Never mind that he hates dogs. Never mind that he uses the word “dog” as the lowest form of insult at any opportunity. Never mind that he was the first resident of the White House in 100 years not to have a dog. Now he’s trying to take Sarah McLaughlin’s place on those heart-wrenching ASPCA commercials.
Within what seemed like minutes, places like Fox News and Newsmax were repeating and amplifying the “immigrants are eating your dogs” lie. His minions on social media were spreading the same nonsense as if they had uncovered some hidden truth that their imaginary “deep state” had been trying to keep from them.
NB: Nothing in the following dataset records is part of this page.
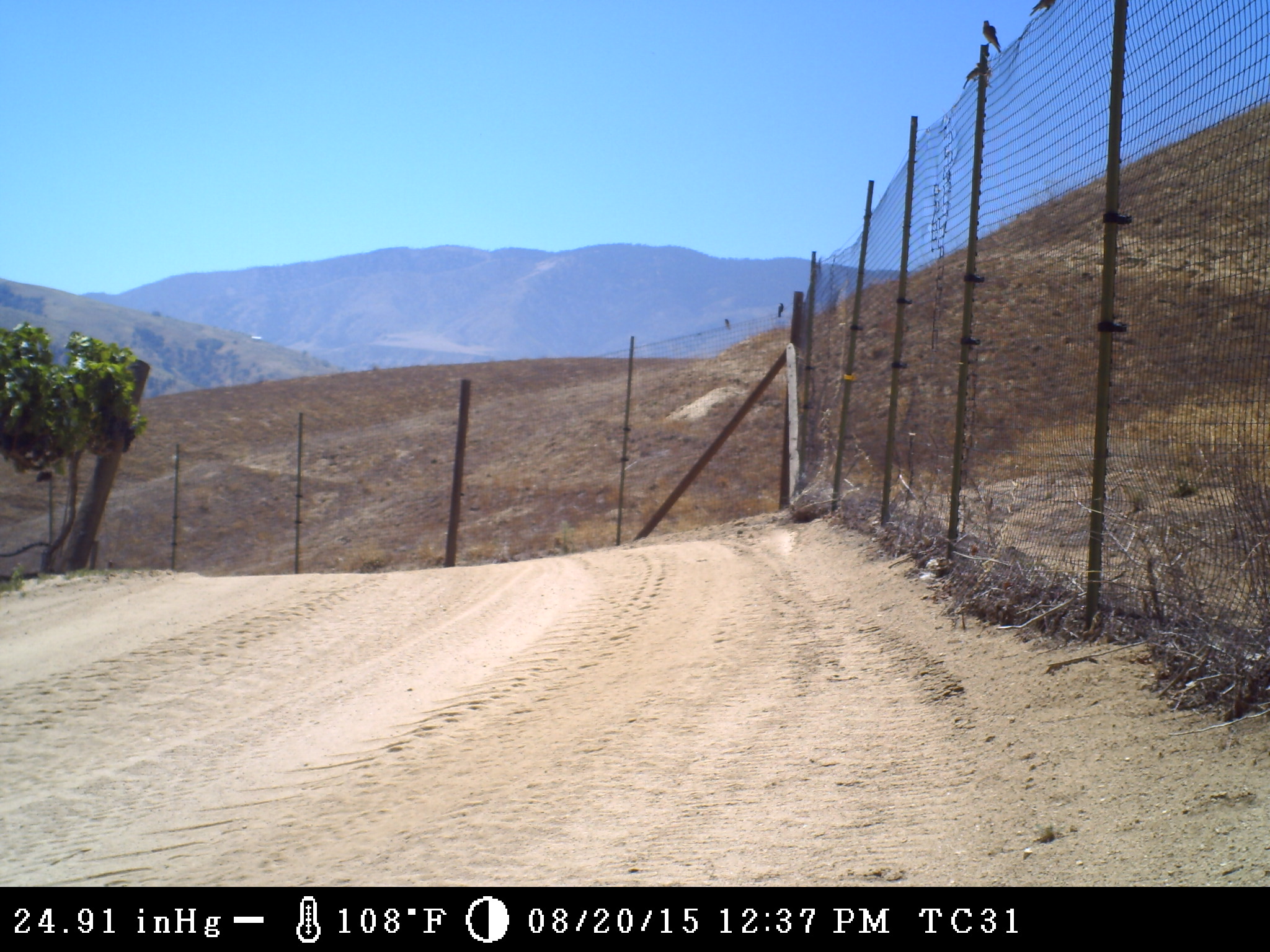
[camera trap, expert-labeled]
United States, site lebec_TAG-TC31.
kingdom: Animalia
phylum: Chordata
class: Aves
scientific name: Aves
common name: birds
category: unidentified bird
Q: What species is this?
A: Unidentified bird (birds) (Aves).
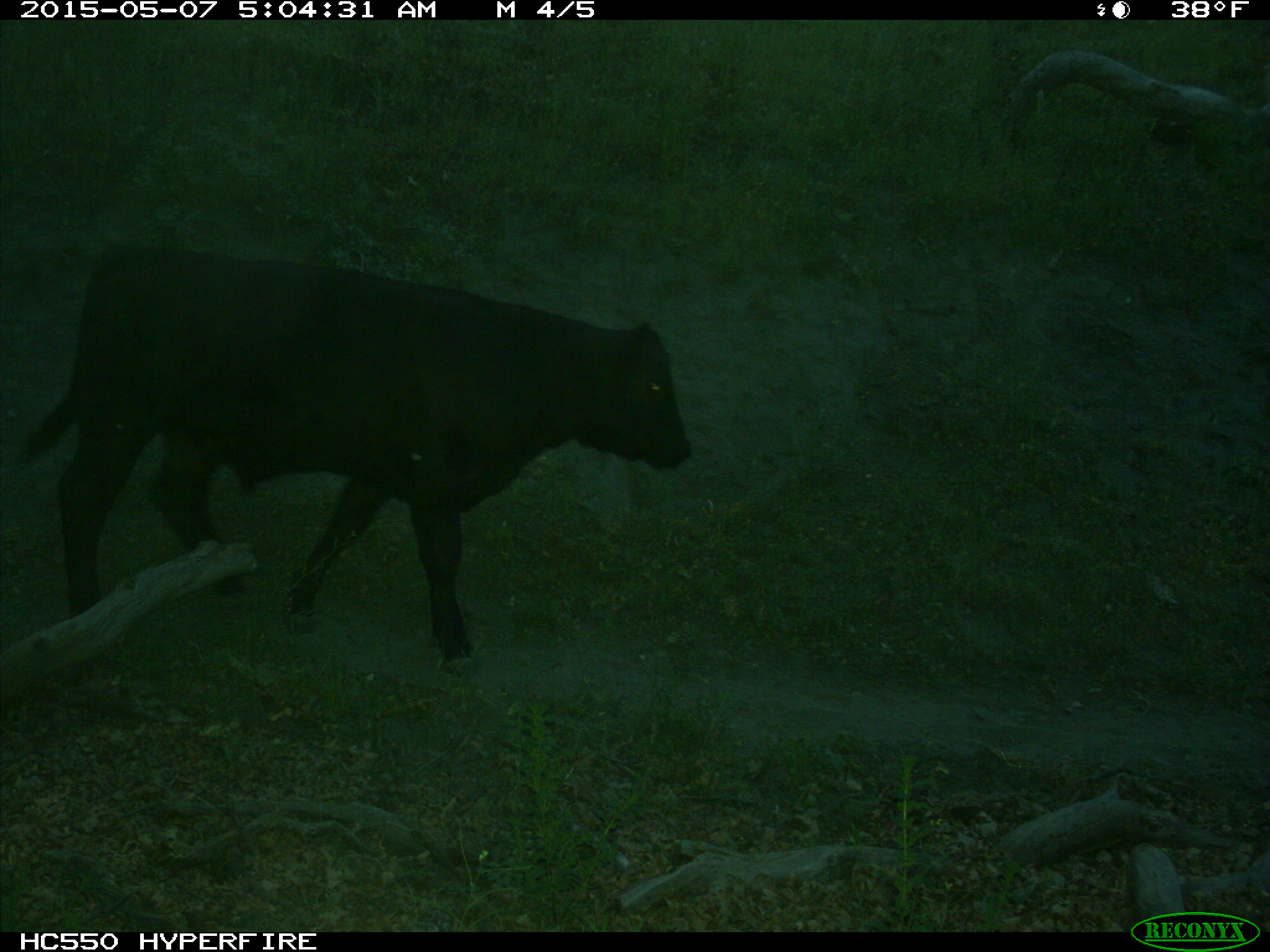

The absurdity would be 100% hilarious if there weren’t such hateful, racist motives behind it. While in office in 2018, Trump referred to Haiti as one of the “shithole countries” that he identified. Whenever he says racist hateful things like this, he puts the targets of his ire in physical danger because his cultists will act on these lies with their second-hand rage. In fact, since Trump amplified this conspiracy theory, there have already been bomb threats to schools, hospitals, and other public buildings in Springfield, Ohio.
Aside from the racism and xenophobia, this cascade of lies represents two things. First, Trump’s lizard brain figured out that this is a shiny object to distract from the rest of his abysmal debate performance. Second, and far more important, Trump has absolutely nothing else to run on — no accomplishments, no vision, no policies, and certainly no basic human decency.